Finite-Time Sliding Mode Control for NPC Converters With Enhanced Disturbance Compensation
Xiaoning Shen, Jianxing Liu, Guangxin Liu, Jianhua Zhang, José I. Leon, Ligang Wu, Leopoldo G. Franquelo
Abstract
In this paper, a generalized proportional integral observer (GPIO)-based finite-time sliding mode control scheme is proposed to enhance the convergence rate and disturbance rejection capacity of the grid-connected three-level neutral-point-clamped (NPC) converter. Firstly, a generalized super-twisting algorithm (GSTA) is designed in the voltage regulation loop and the instantaneous power loop of the NPC converter. Compared with the conventional super-twisting algorithm (STA), this method provides a faster convergence speed while the system trajectories are far from the origin, which is applied to the NPC converter to improve its dynamic performance and robustness.

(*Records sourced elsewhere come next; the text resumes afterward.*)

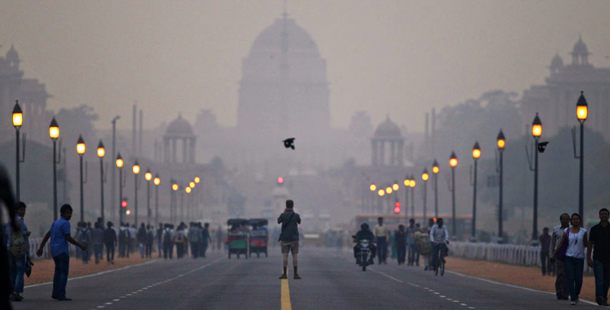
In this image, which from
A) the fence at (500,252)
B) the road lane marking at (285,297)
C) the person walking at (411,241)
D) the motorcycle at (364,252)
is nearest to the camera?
the road lane marking at (285,297)

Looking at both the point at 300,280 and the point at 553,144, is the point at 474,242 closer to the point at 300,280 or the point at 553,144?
the point at 300,280

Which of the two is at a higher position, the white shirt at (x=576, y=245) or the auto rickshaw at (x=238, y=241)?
the white shirt at (x=576, y=245)

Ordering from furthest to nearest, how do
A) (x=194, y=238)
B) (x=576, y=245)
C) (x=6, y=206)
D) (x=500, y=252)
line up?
(x=194, y=238)
(x=500, y=252)
(x=576, y=245)
(x=6, y=206)

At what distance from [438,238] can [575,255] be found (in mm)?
14344

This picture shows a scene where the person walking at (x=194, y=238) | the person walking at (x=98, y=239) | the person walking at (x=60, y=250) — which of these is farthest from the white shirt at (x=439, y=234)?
the person walking at (x=194, y=238)

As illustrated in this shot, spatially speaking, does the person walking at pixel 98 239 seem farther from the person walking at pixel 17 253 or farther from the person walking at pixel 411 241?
the person walking at pixel 17 253

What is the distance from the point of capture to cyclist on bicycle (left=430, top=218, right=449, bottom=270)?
120 feet

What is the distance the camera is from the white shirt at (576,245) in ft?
73.3

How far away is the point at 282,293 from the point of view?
24047mm

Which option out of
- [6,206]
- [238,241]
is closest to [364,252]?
[238,241]

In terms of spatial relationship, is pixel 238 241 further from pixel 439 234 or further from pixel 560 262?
pixel 560 262

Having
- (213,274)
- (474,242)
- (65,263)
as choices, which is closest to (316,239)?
(474,242)

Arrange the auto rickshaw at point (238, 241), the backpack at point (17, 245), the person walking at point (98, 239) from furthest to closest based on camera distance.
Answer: the auto rickshaw at point (238, 241)
the person walking at point (98, 239)
the backpack at point (17, 245)

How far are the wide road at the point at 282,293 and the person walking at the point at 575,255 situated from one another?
379 mm
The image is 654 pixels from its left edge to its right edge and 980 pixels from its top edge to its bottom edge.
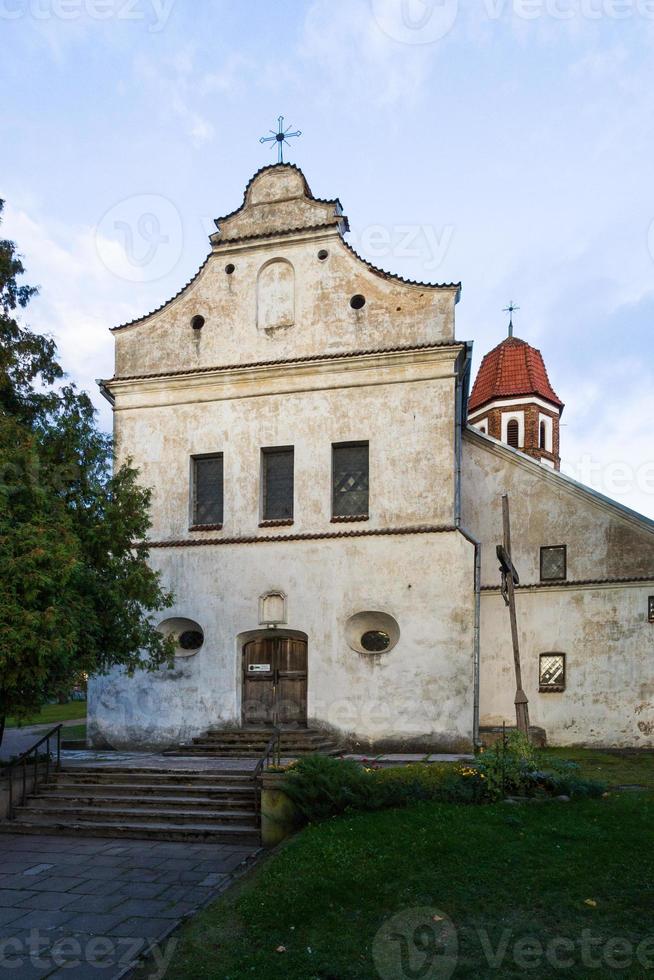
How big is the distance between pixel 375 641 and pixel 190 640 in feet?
14.4

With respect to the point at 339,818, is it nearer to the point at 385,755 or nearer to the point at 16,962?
the point at 16,962

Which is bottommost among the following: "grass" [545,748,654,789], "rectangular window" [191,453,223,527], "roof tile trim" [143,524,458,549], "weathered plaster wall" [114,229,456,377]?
"grass" [545,748,654,789]

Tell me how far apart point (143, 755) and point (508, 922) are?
11.9 meters

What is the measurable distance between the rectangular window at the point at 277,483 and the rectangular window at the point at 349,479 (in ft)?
3.59

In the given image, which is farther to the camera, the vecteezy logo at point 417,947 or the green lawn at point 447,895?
the green lawn at point 447,895

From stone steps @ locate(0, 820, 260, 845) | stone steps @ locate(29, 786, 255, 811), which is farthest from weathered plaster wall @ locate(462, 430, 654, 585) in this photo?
stone steps @ locate(0, 820, 260, 845)

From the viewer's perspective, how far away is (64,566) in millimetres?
11203

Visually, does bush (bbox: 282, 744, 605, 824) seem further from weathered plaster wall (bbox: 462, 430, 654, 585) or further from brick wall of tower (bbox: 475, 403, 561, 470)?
brick wall of tower (bbox: 475, 403, 561, 470)

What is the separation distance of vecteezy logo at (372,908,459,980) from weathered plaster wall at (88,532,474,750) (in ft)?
32.9

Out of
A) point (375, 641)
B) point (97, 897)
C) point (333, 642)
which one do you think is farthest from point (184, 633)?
point (97, 897)

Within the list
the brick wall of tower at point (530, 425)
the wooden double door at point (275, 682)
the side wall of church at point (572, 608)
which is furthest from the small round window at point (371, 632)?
the brick wall of tower at point (530, 425)

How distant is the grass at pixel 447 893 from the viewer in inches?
254

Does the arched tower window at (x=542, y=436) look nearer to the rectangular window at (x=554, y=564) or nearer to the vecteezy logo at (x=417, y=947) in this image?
the rectangular window at (x=554, y=564)

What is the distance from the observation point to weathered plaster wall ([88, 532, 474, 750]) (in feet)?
56.4
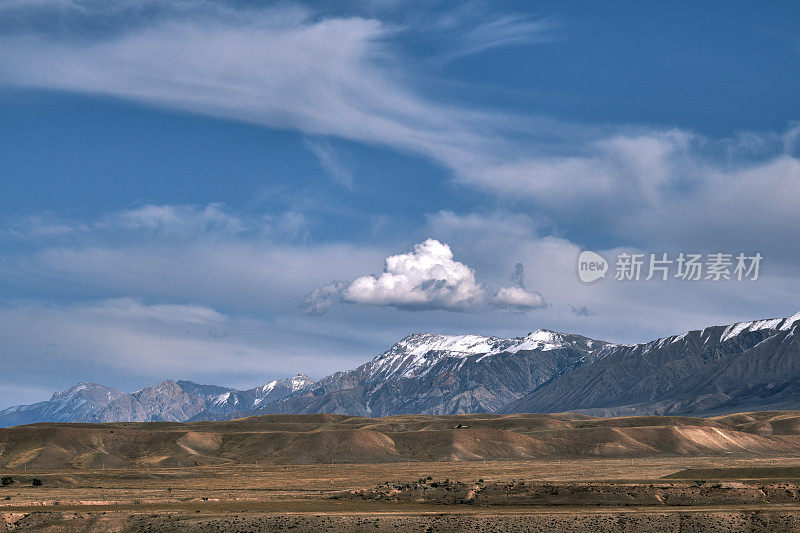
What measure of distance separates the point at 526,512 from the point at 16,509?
184 feet

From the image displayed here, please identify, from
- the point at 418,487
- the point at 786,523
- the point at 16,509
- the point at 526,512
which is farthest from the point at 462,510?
the point at 16,509

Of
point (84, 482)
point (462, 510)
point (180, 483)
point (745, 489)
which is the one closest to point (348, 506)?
point (462, 510)

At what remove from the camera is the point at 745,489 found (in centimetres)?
9450

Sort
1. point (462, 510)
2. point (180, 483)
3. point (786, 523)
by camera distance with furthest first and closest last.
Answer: point (180, 483), point (462, 510), point (786, 523)

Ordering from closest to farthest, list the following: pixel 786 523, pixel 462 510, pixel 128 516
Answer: pixel 786 523
pixel 128 516
pixel 462 510

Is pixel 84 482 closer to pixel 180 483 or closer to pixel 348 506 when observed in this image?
pixel 180 483

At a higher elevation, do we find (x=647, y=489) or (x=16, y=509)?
(x=647, y=489)

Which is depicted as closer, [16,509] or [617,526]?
[617,526]

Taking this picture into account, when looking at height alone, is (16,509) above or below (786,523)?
below

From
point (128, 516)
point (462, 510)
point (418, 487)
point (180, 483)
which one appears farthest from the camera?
point (180, 483)

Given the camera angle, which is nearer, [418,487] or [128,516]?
[128,516]

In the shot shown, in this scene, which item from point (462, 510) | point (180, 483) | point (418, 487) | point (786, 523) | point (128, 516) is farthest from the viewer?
point (180, 483)

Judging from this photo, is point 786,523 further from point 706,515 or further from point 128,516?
point 128,516

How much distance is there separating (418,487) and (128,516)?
38850 millimetres
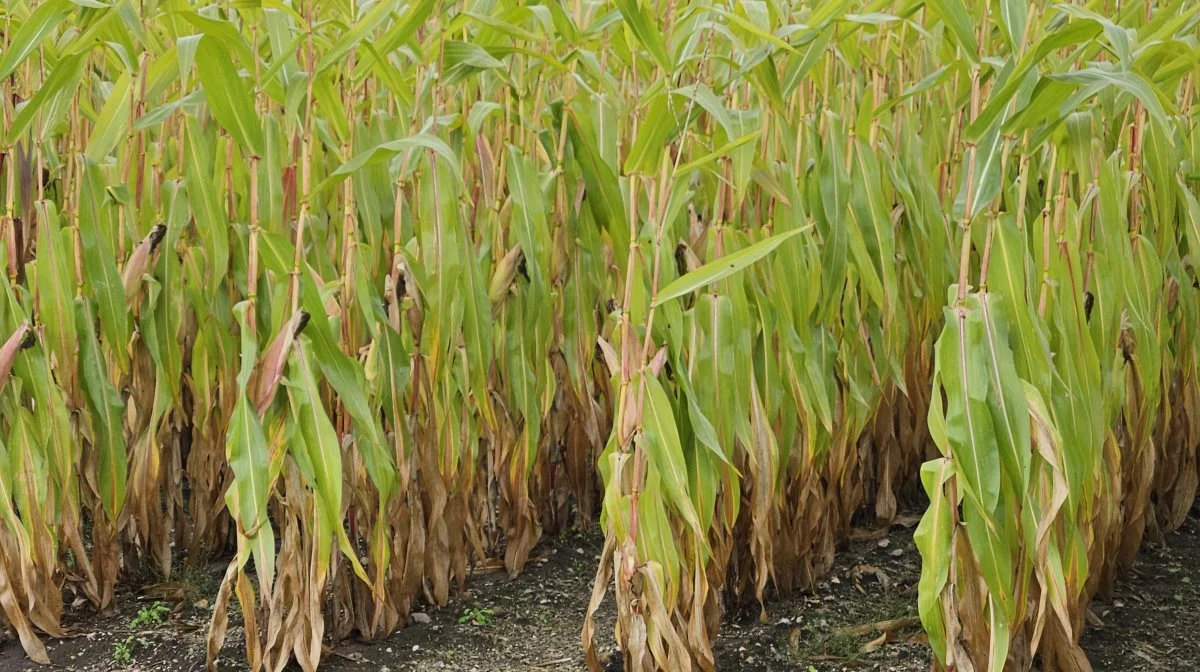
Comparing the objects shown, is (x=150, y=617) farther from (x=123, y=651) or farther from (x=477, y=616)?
(x=477, y=616)

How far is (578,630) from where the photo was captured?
263cm

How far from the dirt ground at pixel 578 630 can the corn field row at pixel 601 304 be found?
0.08m

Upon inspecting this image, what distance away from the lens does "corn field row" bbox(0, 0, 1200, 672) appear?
75.1 inches

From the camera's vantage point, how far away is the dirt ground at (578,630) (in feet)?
7.98

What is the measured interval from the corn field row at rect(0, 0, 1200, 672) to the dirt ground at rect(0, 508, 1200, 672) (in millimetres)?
85

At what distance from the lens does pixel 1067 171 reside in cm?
205

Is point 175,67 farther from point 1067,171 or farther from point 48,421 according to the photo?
point 1067,171

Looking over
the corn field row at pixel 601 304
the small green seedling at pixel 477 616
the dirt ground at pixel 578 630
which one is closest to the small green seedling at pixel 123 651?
the dirt ground at pixel 578 630

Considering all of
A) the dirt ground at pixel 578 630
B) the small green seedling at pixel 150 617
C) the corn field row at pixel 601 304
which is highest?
the corn field row at pixel 601 304

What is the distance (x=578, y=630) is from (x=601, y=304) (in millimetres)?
739

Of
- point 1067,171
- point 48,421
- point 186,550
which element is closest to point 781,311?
point 1067,171

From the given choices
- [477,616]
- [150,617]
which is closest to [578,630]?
[477,616]

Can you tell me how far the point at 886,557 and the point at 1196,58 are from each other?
4.63 ft

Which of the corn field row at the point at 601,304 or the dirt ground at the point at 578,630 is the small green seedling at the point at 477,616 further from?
the corn field row at the point at 601,304
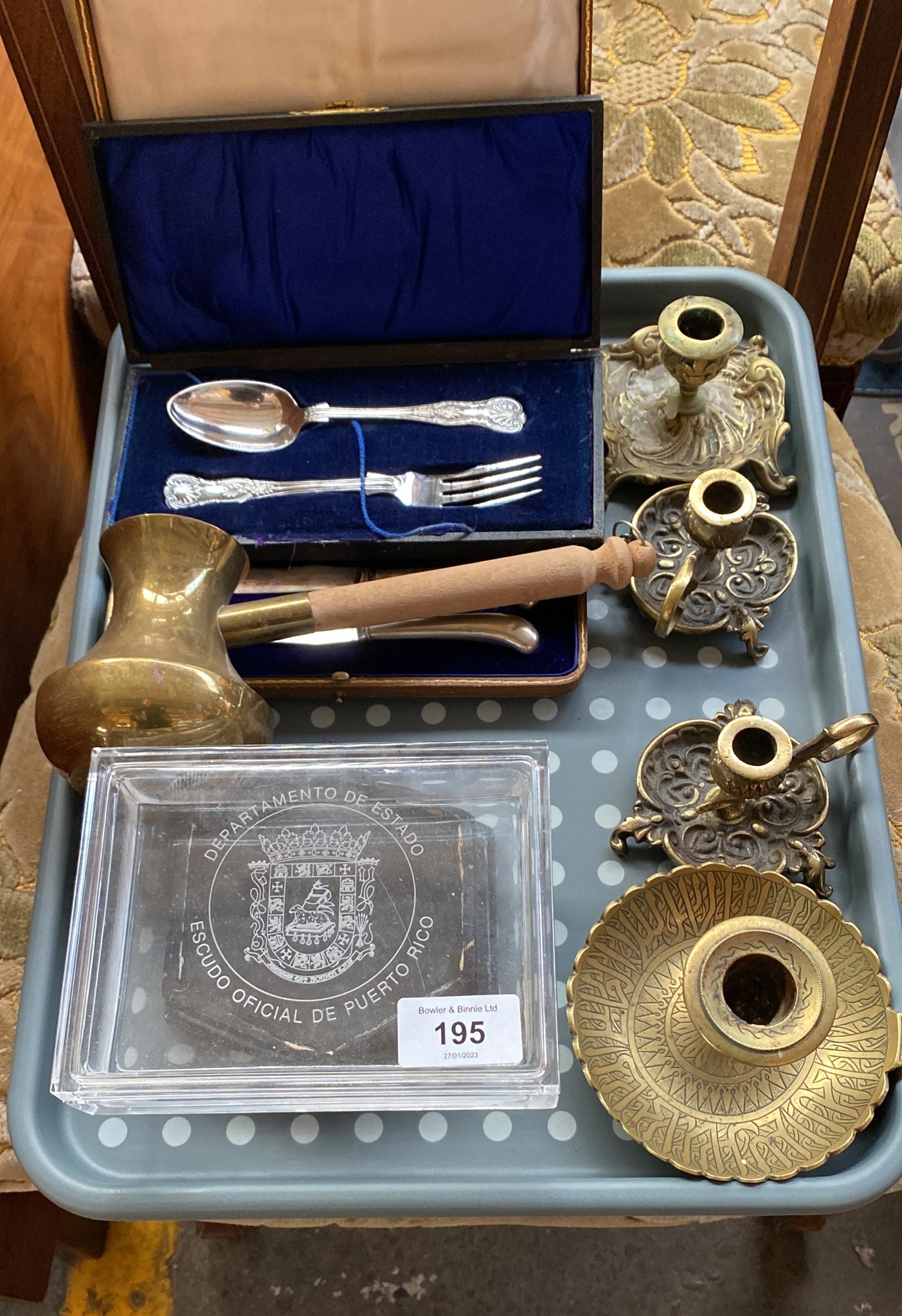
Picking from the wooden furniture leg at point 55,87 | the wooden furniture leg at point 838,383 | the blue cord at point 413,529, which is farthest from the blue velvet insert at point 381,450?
the wooden furniture leg at point 838,383

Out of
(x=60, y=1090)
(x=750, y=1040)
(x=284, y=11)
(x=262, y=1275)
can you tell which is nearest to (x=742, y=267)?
(x=284, y=11)

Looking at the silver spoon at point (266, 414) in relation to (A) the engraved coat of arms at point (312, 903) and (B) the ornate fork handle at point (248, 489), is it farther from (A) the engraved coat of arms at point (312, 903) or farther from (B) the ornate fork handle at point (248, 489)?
(A) the engraved coat of arms at point (312, 903)

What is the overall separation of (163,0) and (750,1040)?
0.84 m

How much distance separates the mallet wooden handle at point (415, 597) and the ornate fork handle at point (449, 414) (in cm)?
18

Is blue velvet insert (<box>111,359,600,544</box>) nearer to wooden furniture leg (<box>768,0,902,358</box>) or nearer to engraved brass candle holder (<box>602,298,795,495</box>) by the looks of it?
engraved brass candle holder (<box>602,298,795,495</box>)

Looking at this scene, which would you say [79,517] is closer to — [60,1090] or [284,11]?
[284,11]

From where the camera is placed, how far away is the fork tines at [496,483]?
3.17ft

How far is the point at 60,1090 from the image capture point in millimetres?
717

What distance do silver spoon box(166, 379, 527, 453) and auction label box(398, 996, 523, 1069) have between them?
50 cm

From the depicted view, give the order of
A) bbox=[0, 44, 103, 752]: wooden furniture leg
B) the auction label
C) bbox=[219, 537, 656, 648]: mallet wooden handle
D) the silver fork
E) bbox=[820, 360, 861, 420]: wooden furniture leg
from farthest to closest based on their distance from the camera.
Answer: bbox=[820, 360, 861, 420]: wooden furniture leg, bbox=[0, 44, 103, 752]: wooden furniture leg, the silver fork, bbox=[219, 537, 656, 648]: mallet wooden handle, the auction label

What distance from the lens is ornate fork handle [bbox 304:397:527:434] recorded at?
1008mm

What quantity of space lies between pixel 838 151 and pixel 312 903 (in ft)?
2.53

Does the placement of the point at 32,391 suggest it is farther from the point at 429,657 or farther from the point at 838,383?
the point at 838,383

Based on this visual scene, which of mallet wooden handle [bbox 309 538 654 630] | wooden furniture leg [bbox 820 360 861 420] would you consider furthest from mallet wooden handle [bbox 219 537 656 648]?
wooden furniture leg [bbox 820 360 861 420]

Additionally, by introducing a generalized proportional integral observer (GPIO) combined with the GSTA in the voltage regulation loop, the unknown time-varying disturbances can be rejected effectively. The stability of the proposed control scheme is proved. Finally, a set of comparative experiments between the proposed controller and the classic STA-based method have been carried out based on a three-level NPC converter prototype, and the results confirmed the efficacy of the proposed control strategy.